The Utah County Sheriff volunteer Search and Rescue team ranks among the busiest in the world, with 80 to 100 calls in a typical year. 2008 was no exception with 98 total calls.
Utah County offers a wide variety of terrain and activities, and the types of rescue missions reflects this. Missions included vehicle, horse, kite surfing, sailing, rafting and motorboating accidents; stranded, lost and injured climbers, hikers, hunters, skiers, snowmobilers, boaters and bikers; weather-related emergencies; vehicles stuck in snowbanks, rivers, and over steep embankments; plane crashes, and more.
This number includes several calls which were canceled before many SAR members arrived on scene and were needed, but omits other involvement such as over 90 trainings by the team as a whole, new member trainings, and special teams who operate their own trainings to keep their skills sharp and ready.
Utah County Sheriff SAR is recognized throughout the intermountain rescue community as a highly-skilled and dedicated team.
If you would like to apply to become a member of our team, donate to support our efforts (your donations are tax deductible and they save lives!), or otherwise contribute, please use the Join, Donate or Contact links at the top right of this website. Thank you for your support!
Three agencies – Air Med, Spanish Fork Fire, and Search and Rescue – cooperated in the rescue of a 75 year old man who was injured while riding a snowmobile without a helmet in the Wan Rhodes area of Diamond Fork. The man apparently accidentally hit the throttle and ran into a tree.
Rescuers rode snowmobiles eight miles to the scene of the accident, treated the man for injuries, and transported him to the helicopter which was able to land nearby.
A man and young girl were rescued after their snowmobile engine seized up in the Diamond Fork Three Corners area.
SAR units left from Hobble Creek Right Fork on snowmobiles, a helicopter spotted the pair’s fire and provided GPS coordinates for the snowmobiles. The pair was well prepared and ready to spend the night if necessary. The incapacitated sled was towed out and both passengers were transported to their cars.

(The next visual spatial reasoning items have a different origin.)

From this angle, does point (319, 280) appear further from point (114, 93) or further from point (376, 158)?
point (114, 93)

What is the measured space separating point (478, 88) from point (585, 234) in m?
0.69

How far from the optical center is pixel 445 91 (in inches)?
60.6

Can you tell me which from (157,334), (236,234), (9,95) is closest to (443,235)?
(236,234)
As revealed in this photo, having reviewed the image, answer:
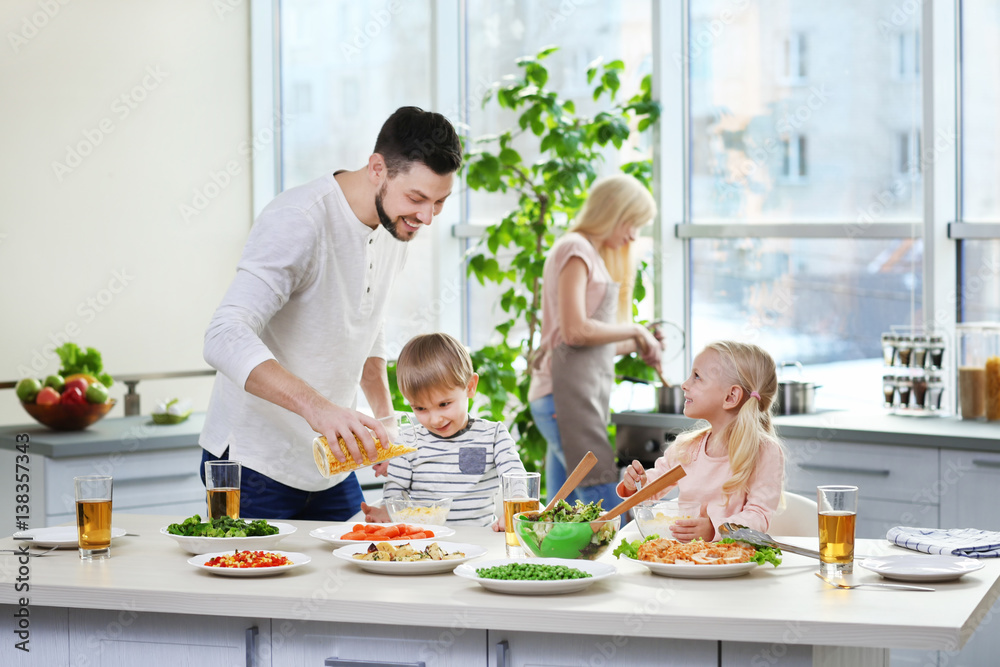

An injured skier skied out of bounds from below Sundance’s Arrowhead lift and hiked all the way to Wildwood in Provo Canyon.
SAR units accompanied Sundance Ski Patrol to track the man, but stopped when their FLIR (forward looking infra red) cameras, which showed the heat within the man’s tracks through the snow, led them to a narrow canyon with dozens of avalanche starting zones and high avalanche danger following recent storms. The man was soon located on the road.